Common QuickBooks Errors for Closely Held Businesses

Posted by Joseph Gaudio, CPA

Common QuickBooks Errors - Delaware Tax PlanningMany of our clients who own closely held businesses do not have a full-time accountant on payroll. The owner is forced to be the jack of all trades. After a long day consisting of sales, marketing, meetings, changing the water cooler, and all of the other small and significant responsibilities that fall in the lap of the owner, he or she will find their way to the laptop to update QuickBooks for the business transactions of the day.

It’s often very difficult for a non-accountant owner to know whether the output of their input is producing financial reports that contain complete and accurate information needed to efficiently prepare a tax return. It’s not the owner’s fault. If you’re not an accountant, it’s impossible to know what to look for. And that’s the anomaly of QuickBooks and most modern accounting software. The system produces reports that look pretty, even when they are completely wrong.

Here are some of the more common mistakes and quick ways to check your work:

Cash Reconciliation

Most owners do a great job with reconciling their bank accounts. After all, cash is king, and regularly evaluating the cash position is an extremely important metric to measuring success. Unfortunately, doing a bank reconciliation doesn’t always mean cash is accurate.

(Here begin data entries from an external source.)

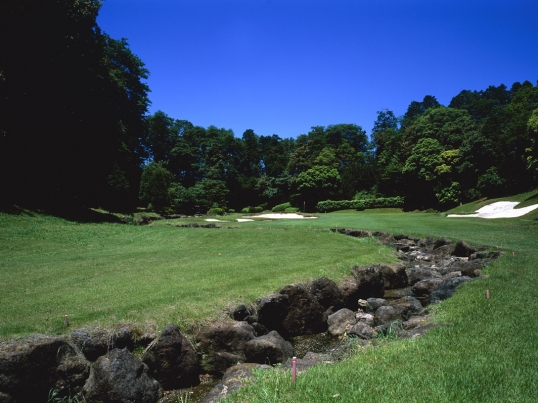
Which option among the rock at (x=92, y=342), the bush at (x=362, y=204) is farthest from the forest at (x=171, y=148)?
the rock at (x=92, y=342)

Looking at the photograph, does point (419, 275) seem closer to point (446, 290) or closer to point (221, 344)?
point (446, 290)

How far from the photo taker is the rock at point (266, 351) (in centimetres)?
785

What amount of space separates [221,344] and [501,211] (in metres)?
44.8

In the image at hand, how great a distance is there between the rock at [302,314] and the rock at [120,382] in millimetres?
4507

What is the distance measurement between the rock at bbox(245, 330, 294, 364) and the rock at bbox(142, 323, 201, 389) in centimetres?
118

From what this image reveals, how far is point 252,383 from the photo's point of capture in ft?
17.7

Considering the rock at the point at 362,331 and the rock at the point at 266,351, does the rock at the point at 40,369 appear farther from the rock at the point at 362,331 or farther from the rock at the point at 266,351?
the rock at the point at 362,331

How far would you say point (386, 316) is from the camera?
10.3m

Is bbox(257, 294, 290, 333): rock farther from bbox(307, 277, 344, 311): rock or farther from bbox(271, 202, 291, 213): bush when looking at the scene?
bbox(271, 202, 291, 213): bush

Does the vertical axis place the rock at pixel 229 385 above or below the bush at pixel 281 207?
below

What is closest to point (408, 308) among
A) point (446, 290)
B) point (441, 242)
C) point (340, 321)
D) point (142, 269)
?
point (446, 290)

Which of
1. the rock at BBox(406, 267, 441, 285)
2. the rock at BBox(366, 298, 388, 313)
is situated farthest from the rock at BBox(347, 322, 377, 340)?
the rock at BBox(406, 267, 441, 285)

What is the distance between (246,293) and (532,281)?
350 inches

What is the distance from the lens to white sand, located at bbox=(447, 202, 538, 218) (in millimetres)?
38719
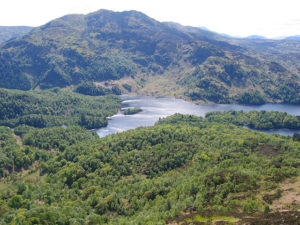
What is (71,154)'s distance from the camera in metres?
166

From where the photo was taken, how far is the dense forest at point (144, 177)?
83.4m

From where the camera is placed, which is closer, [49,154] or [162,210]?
[162,210]

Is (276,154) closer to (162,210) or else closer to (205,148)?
(205,148)

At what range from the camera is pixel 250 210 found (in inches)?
2751

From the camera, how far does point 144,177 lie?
13275 cm

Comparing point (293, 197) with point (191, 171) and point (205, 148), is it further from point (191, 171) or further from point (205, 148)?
point (205, 148)

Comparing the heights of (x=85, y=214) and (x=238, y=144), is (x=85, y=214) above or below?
below

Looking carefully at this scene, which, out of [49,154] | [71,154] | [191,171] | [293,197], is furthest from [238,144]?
[49,154]

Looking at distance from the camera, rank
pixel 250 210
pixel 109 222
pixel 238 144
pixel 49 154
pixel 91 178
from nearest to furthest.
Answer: pixel 250 210 → pixel 109 222 → pixel 91 178 → pixel 238 144 → pixel 49 154

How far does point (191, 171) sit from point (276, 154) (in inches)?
2019

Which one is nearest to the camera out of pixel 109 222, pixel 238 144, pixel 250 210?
pixel 250 210

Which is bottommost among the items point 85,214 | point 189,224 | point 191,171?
point 85,214

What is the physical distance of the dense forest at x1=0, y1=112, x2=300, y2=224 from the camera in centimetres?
8344

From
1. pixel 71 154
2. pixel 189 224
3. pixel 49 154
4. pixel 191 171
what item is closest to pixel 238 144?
pixel 191 171
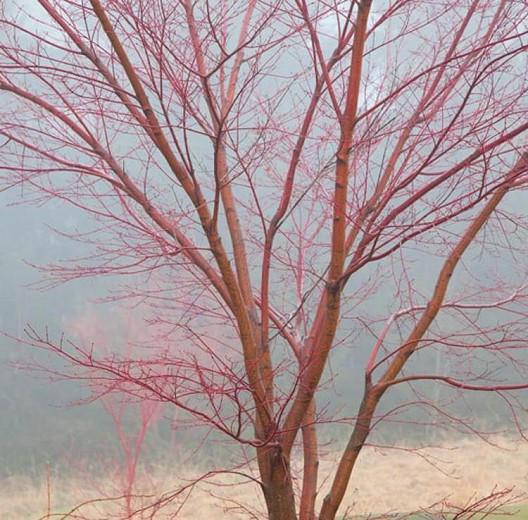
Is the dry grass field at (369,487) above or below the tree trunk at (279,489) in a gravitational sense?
above

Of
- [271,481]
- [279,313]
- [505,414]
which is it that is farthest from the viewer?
[505,414]

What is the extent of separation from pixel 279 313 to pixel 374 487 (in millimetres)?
2119

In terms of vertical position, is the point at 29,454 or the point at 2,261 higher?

A great quick check of cash is to generate a Balance Sheet Standard Report and the bank reconciliation for the same period. If the cash balance on your balance sheet does not agree with the register balance on your bank reconciliation, there is an error.

The discrepancy above is often caused by making changes to the detail of a cash transaction after the bank reconciliation has been completed (i.e., changing a date to a different period, or deleting a check). These mistakes can result in timing differences between cash on your balance sheet and the register balance on your bank reconciliation.

Accounts Receivable

Generate a Balance Sheet Standard Report and an AR Aging Detail Report for the same period. First, verify the total on the aging report agrees with your balance sheet AR value. Second, review each customer and their related balance on the AR Aging Detail Report. This report should accurately summarize all of the cash owed to you by all of your customers. If it doesn’t, there are likely mistakes in the way receivables are being recorded.

The QuickBooks accounts receivable module functions extremely well when you do two things:

  1. Create an invoice when billing a client or customer.
  2. When the payment is received, apply the cash receipt against the previously created invoice.

The most common mistakes we’ve seen:

  1. An invoice is created in QuickBooks, but the related cash receipt isn’t applied to the invoice.
  2. No invoice is created and the cash deposit is posted in error as a reduction to accounts receivable.

Either of these errors can cause accounts receivable or sales to be greatly misstated.  It is very important that the correct process for using the AR module is consistently applied to each and every accounts receivable transaction.

Accounts Payable

AP is similar to the accounts receivable process. You need to Enter Bills and apply the payment against the bill that was created. Any mistakes in the process can greatly misstate accounts payable or expenses.

There are two scenarios where bills should not be entered through the AP Module:

  1. Credit Cards – credit card charges and payments should be entered through the related credit card processing module.
  2. Debt Payments (loans, notes, line of credit, mortgages, etc.) – see below for more info.

Debt Payments

Generally payments made to a bank consist of two pieces: interest expense and a reduction of the loan balance. When using the Write Checks feature in QuickBooks it’s important to allocate the total cash payment on the check image between these two buckets.

To check your work, pull a copy of your most recent loan statement and agree the principal balance with the amount shown on your Balance Sheet Standard Report in QuickBooks.

Prior Year Adjusting Entries

Typically accountants need to make accounting and tax adjustments when preparing a business tax return. If your accountant provided a list of adjustments, you’ll need to post these adjustments in QuickBooks (typically on the last day of the fiscal year).

If these or other issues are identified during the year and you do not know how to fix them, we recommend you contact your tax advisor for assistance. This can improve your tax accountant’s efficiency when preparing your tax return and ultimately provide more meaningful reports to analyze your business results throughout the year.